◆ **Alıntılanan Metin**:
* * * *
2.Bölge Adliye Mahkemesinin 24.02.2021 tarih ve 2020/220 Esas, 2021/209 Karar sayılı kararı ile "Mahkemece, erkeğin gelir ve maddî durumuna ilişkin taraflara talepleri halinde delil bildirmeleri için süre verilmesi, ayrıca yurt dışından yetkili makamlar vasıtasıyla bu hususun araştırılması gerektiği halde bu konuda eksik araştırma yapılarak kadın lehine nafaka ve tazminata hükmedildiği, kabule göre de; geçici velâyeti anneye verilen çocuk için nafakanın başlangıç tarihinin gösterilmemesi, kadın lehine hükmedilen farklı miktardaki tedbir nafakalarının infazda tereddüt oluşturduğu, ayrıca kadın lehine talepten fazla tedbir nafakasına hükmedildiği, davacı karşı davalı kadın vekilinin vekâletnamesinde baro pulu olmadığı" gerekçesi ile kaldırılmasına ve dosyanın İlk Derece Mahkemesine gönderilmesine karar verilmiştir.

C. İlk Derece Mahkemesinin Son Kararı

İlk Derece Mahkemesinin yukarıdaki başlıkta tarih ve sayısı belirtilen kararı ile erkeğin kadına duygusal ve cinsel şiddet uyguladığı, buna karşın kadınında davalının görünümü ile dalga geçtiği ve ev işini kısmen yapmadığı, erkeğin daha ağır kusurlu olduğu gerekçesiyle tarafların evlilik birliğinin sarsılması nedeniyle boşanmalarına, ortak çocuk ...'nın velâyetinin babaya verilmesine, anne ile kişisel ilişki tesisine,...'in velâyetinin anneye tevdiine, baba ile kişisel ilişki kurulmasına yer olmadığına,... için aylık 1.000,00 TL tedbir ve iştirak nafakasına, kadın yararına 1.500,00 TL tedbir ve 1.500,00 TL yoksulluk nafakasına, nafakaların karar tarihinden bir yıl sonra geçerli olmak üzere her yıl ÜFE oranında artırılmasına, kadın yararına kararın kesinleşmesinden itibaren faiziyle 125.000,00 TL maddî, 105.000,00 TL manevî tazminata, erkeğin maddî ve manevî tazminat taleplerinin reddine karar verilmiştir.
* * * *
◆ **Sağlanan Bilgiler**:

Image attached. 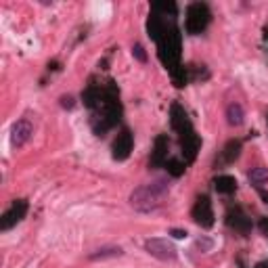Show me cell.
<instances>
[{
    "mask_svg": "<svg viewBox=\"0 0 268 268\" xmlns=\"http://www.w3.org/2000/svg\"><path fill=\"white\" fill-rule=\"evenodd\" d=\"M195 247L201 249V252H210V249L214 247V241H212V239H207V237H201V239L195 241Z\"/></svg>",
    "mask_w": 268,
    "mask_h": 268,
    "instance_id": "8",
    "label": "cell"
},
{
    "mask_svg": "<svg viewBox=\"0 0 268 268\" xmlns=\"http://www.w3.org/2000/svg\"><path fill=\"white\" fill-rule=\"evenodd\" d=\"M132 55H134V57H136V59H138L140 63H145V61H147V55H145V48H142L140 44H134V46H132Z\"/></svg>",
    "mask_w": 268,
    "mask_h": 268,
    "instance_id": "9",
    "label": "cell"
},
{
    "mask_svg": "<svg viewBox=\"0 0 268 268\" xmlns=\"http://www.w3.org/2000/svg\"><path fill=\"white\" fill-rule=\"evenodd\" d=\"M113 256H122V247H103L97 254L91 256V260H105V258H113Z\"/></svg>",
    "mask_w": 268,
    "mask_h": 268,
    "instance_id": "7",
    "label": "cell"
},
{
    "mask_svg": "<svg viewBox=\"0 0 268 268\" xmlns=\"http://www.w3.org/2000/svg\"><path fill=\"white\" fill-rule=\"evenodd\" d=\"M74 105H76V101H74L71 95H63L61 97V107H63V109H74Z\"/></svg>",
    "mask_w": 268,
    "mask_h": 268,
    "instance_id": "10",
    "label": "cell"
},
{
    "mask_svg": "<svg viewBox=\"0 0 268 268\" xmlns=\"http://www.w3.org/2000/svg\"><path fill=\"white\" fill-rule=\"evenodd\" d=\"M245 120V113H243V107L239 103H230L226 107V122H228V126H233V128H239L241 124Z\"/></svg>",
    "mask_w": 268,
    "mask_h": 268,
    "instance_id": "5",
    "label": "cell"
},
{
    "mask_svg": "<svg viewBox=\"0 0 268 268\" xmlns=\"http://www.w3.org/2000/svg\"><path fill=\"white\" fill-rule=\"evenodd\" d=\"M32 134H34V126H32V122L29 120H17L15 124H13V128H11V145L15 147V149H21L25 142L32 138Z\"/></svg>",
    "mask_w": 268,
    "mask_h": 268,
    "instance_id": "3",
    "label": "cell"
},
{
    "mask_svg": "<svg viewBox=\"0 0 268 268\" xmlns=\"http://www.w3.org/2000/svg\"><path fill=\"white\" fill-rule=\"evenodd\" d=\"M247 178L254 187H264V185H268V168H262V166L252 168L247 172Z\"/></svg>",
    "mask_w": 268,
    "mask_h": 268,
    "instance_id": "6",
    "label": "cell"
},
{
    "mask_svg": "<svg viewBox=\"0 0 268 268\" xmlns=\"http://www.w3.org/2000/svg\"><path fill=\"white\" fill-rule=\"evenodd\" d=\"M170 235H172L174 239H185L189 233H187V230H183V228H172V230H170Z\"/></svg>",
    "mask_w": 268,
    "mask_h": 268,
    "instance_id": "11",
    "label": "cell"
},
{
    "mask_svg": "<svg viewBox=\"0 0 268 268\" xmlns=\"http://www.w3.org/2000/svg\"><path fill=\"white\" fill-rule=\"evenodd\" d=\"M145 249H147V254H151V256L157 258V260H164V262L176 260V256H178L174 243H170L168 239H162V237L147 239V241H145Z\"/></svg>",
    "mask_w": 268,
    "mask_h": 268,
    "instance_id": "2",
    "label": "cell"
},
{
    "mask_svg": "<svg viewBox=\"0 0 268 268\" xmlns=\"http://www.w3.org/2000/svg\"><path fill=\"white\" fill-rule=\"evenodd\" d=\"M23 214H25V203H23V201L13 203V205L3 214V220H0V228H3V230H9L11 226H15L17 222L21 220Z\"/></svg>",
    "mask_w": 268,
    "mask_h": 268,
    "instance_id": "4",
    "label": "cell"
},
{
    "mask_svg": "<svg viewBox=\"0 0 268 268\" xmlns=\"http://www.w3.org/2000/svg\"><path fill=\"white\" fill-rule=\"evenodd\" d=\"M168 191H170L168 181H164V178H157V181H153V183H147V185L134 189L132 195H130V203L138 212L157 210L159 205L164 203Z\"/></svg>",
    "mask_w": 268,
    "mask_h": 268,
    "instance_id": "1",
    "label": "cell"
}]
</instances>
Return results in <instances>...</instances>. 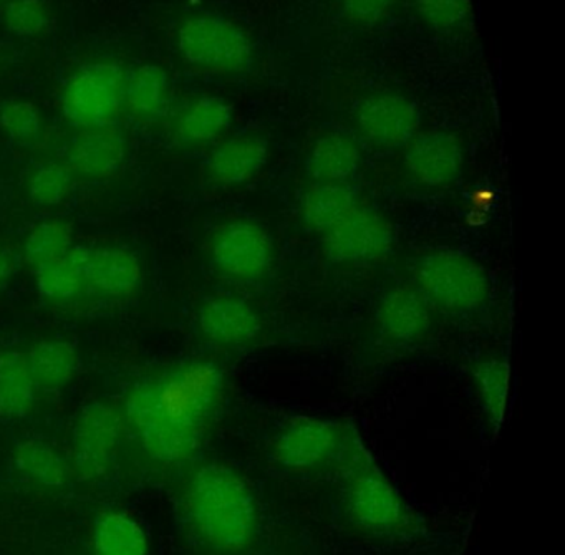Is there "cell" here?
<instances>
* * * *
◆ **İstenen Görevler**:
- A) Boşanma davasına ilişkin metinden "2.Bölge Adliye Mahkemesinin" ifadesiyle başlayıp "gönderilmesine karar verilmiştir." ifadesine kadar uzanan bölümü hiçbir değişiklik yapmadan çıkarınız.
- B) Boşanma davasına ilişkin metindeki şu cümleyi İngilizceye çeviriniz: "2.Bölge Adliye Mahkemesinin 24.02.2021 tarih ve 2020/220 Esas, 2021/209 Karar sayılı kararı ile "Mahkemece, erkeğin gelir ve maddî durumuna ilişkin taraflara talepleri halinde delil bildirmeleri için süre verilmesi, ayrıca yurt dışından yetkili makamlar vasıtasıyla bu hususun araştırılması gerektiği halde bu konuda eksik araştırma yapılarak kadın lehine nafaka ve tazminata hükmedildiği, kabule göre de; geçici velâyeti anneye verilen çocuk için nafakanın başlangıç tarihinin gösterilmemesi, kadın lehine hükmedilen farklı miktardaki tedbir nafakalarının infazda tereddüt oluşturduğu, ayrıca kadın lehine talepten fazla tedbir nafakasına hükmedildiği, davacı karşı davalı kadın vekilinin vekâletnamesinde baro pulu olmadığı" gerekçesi ile kaldırılmasına ve dosyanın İlk Derece Mahkemesine gönderilmesine karar verilmiştir."
- C) Boşanma davasına ilişkin metnin devamını, son cümleden sonrasından başlayarak yazınız.

◆ **Beklenen Çıktılar**:
- A)
2.Bölge Adliye Mahkemesinin 24.02.2021 tarih ve 2020/220 Esas, 2021/209 Karar sayılı kararı ile "Mahkemece, erkeğin gelir ve maddî durumuna ilişkin taraflara talepleri halinde delil bildirmeleri için süre verilmesi, ayrıca yurt dışından yetkili makamlar vasıtasıyla bu hususun araştırılması gerektiği halde bu konuda eksik araştırma yapılarak kadın lehine nafaka ve tazminata hükmedildiği, kabule göre de; geçici velâyeti anneye verilen çocuk için nafakanın başlangıç tarihinin gösterilmemesi, kadın lehine hükmedilen farklı miktardaki tedbir nafakalarının infazda tereddüt oluşturduğu, ayrıca kadın lehine talepten fazla tedbir nafakasına hükmedildiği, davacı karşı davalı kadın vekilinin vekâletnamesinde baro pulu olmadığı" gerekçesi ile kaldırılmasına ve dosyanın İlk Derece Mahkemesine gönderilmesine karar verilmiştir.

- B) By its decision dated 24.02.2021 and numbered Docket No. 2020/220, Decision No. 2021/209, the 2nd Regional Court of Appeal decided that the judgment be set aside and the file be sent to the Court of First Instance, on the grounds that "although the Court should have granted the parties, upon their request, time to submit evidence regarding the man's income and financial situation, and should also have had this matter investigated abroad through the competent authorities, it awarded alimony and compensation in favor of the woman after an incomplete investigation on this point; and, even assuming the judgment were accepted, that the starting date of the support payment for the child whose temporary custody was given to the mother was not indicated, that the interim maintenance awards of differing amounts made in favor of the woman created uncertainty in enforcement, that furthermore interim maintenance exceeding the amount requested was awarded in favor of the woman, and that the power of attorney of the counsel for the woman, plaintiff and counter-defendant, bore no bar association stamp."

- C)
IV. İSTİNAF

A. İstinaf Yoluna Başvuranlar

İlk Derece Mahkemesinin yukarıda belirtilen kararına karşı süresi içinde davalı karşı davacı erkek vekili istinaf başvurusunda bulunmuştur.

B. İstinaf Sebepleri

Davalı karşı davacı erkek vekili istinaf dilekçesinde özetle; kadının davasının kabulü, kusur, kadın lehine hükmedilen nafaka ve tazminatlar ve miktarları ile reddedilen kendi maddî ve manevî tazminat talepleri yönlerinden istinaf başvurusunda bulunmuştur.

C. Gerekçe ve Sonuç

Bölge Adliye Mahkemesinin yukarıdaki başlıkta tarih ve sayısı belirtilen kararıyla; kararda usul ve yasaya aykırılık bulunmadığından davalı karşı davacı erkeğin istinaf başvurusunun 6100 sayılı Hukuk Muhakemeleri Kanunu’nun (6100 sayılı Kanun) 353 üncü maddesinin birinci fıkrasının (b) bendinin (1) inci alt bendi gereğince esastan reddine karar verilmiştir.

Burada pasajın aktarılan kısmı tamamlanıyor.